Observability and Operations
Diary paths include structured logging for:
- request-level failures,
- ingestion skips (unstable files),
- transcription/recombination/question-generation failures,
- successful processing/deletion counts.
Operationally useful endpoints/workflows:
/api/periodic?period=hourto trigger ingestion manually,- audio session endpoints for diagnosing interrupted recordings,
- additional-properties endpoint for ad-hoc verification of transcription/calories pipelines.
How the Pieces Fit Together (Mental Model)
The cleanest way to reason about diary processing in Volodyslav is:
-
Capture layer
- text input route,
- audio recorder session route,
- filesystem ingestion path.
-
Persistence layer
- durable events/assets via transaction + graph,
- temporary state for in-progress audio/live workflows.
-
Enhancement layer
- live prompt generation while recording,
- read-time graph-derived properties (transcription/calories/context).
-
Recovery layer
- resumable recording by session ID,
- single-current-session cleanup,
- best-effort behavior on non-critical AI failures.
This layered design is the central implementation choice that makes diary features cohesive without tightly coupling UI, AI, and durable storage concerns.
Practical Contributor Checklist (Diary-Related Changes)
When modifying diary processing, validate these invariants:
- Entry write path still goes through transaction abstraction.
- Asset path convention remains
<YYYY-MM>/<DD>/<event-id>/<filename>. - Audio session restore works after reload with only session ID in localStorage.

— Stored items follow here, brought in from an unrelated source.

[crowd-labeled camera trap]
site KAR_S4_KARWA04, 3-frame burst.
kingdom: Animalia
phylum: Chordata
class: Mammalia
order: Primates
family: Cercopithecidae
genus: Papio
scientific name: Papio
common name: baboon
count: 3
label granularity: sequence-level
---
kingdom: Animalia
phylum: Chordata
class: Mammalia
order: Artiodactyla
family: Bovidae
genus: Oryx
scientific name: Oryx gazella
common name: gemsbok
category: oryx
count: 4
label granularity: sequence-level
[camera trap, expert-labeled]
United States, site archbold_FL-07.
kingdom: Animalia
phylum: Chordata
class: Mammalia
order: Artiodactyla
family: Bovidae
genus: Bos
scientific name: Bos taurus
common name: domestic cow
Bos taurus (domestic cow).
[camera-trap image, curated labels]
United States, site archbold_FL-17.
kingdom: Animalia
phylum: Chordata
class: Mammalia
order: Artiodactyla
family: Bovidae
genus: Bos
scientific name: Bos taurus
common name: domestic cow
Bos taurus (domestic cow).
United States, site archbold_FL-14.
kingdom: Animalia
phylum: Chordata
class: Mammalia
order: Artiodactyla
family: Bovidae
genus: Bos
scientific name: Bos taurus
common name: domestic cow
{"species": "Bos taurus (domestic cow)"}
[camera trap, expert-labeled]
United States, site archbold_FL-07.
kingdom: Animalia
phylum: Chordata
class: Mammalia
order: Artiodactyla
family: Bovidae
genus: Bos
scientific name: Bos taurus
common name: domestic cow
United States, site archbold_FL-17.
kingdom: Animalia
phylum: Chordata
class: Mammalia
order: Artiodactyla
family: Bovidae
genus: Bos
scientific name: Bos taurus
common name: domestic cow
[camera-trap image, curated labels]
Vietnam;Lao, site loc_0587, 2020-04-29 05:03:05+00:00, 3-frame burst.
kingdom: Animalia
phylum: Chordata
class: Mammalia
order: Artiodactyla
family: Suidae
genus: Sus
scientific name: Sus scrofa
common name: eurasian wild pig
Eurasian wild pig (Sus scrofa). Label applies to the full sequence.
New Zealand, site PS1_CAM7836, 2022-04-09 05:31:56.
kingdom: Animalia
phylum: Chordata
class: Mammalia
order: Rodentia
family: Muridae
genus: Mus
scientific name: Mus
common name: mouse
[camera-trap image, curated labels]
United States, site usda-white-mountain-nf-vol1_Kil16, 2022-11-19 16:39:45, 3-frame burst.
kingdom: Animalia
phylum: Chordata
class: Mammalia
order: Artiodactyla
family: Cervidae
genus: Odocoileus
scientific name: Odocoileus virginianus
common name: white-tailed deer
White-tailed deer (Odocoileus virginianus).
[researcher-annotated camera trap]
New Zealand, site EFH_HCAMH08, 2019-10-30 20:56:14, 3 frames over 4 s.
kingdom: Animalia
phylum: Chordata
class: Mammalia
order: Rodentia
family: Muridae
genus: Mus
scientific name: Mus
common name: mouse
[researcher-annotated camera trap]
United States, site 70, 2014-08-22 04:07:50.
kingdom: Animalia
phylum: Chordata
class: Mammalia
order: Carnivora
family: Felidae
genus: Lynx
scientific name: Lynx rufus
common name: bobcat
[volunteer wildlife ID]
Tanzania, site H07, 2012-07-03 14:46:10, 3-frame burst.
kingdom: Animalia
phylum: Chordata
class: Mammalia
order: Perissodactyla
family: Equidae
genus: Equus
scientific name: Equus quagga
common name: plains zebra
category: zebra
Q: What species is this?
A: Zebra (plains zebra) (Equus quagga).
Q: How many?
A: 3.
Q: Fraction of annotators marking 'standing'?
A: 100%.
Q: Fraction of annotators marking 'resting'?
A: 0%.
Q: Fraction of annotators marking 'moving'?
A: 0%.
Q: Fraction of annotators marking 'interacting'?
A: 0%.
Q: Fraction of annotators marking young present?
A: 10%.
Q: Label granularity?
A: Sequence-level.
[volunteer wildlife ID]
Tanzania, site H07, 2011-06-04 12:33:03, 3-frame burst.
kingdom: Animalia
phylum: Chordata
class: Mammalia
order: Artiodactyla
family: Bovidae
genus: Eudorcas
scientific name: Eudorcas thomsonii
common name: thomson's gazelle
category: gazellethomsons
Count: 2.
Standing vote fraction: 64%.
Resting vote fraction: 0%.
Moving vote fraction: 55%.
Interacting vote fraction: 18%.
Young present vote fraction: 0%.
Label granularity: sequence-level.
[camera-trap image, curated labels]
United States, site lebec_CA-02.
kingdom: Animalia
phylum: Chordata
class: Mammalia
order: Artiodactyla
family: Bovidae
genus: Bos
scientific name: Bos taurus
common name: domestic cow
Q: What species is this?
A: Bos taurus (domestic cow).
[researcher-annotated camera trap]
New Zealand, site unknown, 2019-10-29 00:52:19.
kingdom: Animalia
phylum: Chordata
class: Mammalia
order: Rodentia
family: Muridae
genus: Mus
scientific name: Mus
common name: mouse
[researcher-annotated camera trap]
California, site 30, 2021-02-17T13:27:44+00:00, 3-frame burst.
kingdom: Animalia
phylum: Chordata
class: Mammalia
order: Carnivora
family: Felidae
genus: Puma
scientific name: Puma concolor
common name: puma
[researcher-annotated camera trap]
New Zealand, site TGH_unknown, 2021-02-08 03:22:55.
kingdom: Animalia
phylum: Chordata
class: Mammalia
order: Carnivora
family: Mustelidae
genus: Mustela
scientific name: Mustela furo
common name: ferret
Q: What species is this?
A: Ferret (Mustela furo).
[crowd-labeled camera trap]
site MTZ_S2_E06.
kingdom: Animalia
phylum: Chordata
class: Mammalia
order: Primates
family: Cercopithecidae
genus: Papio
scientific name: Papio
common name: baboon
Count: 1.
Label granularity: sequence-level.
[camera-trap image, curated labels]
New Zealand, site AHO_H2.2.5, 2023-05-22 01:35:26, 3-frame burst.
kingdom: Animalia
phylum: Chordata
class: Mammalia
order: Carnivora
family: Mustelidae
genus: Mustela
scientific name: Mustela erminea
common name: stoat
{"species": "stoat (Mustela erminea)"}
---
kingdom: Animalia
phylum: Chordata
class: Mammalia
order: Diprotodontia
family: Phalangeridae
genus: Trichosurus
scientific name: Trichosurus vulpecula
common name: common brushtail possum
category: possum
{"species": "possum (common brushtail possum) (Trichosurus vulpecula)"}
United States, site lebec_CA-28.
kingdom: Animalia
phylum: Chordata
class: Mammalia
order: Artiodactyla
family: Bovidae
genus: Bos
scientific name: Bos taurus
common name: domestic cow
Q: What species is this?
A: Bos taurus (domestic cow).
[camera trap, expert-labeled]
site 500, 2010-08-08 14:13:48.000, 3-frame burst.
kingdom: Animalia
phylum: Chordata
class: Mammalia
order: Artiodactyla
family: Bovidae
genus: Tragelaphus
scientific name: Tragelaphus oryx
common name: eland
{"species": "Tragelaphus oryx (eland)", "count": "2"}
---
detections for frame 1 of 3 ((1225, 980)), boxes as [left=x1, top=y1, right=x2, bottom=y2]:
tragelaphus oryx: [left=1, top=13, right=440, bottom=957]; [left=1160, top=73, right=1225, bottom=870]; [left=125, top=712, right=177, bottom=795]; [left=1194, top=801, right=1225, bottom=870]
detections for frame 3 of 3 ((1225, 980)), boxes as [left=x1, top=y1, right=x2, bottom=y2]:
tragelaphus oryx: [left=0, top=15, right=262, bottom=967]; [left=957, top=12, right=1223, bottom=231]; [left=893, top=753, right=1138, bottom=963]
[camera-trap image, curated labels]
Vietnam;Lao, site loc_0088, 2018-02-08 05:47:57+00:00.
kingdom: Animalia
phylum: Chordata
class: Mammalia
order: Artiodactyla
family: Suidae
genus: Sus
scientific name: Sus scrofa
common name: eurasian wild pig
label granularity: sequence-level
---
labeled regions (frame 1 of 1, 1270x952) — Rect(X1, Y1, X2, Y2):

- Live diary question path remains non-fatal on AI subsystem failures.
- Background ingestion only deletes originals after successful durable write.
- Timezone conversion behavior remains consistent for filename-derived diary events.
- Additional-properties still isolates per-property errors instead of failing whole response.
Summary
Volodyslav’s diary processing is not a single pipeline but a coordinated set of complementary flows:
- durable entry creation,
- resumable audio capture,
- live reflective prompting,
- scheduled file ingestion,
- graph-based enrichment at read time.
The most important implementation ideas are capability injection, explicit temporary-vs-durable boundaries, deterministic asset layout, and fail-soft handling for AI-dependent paths.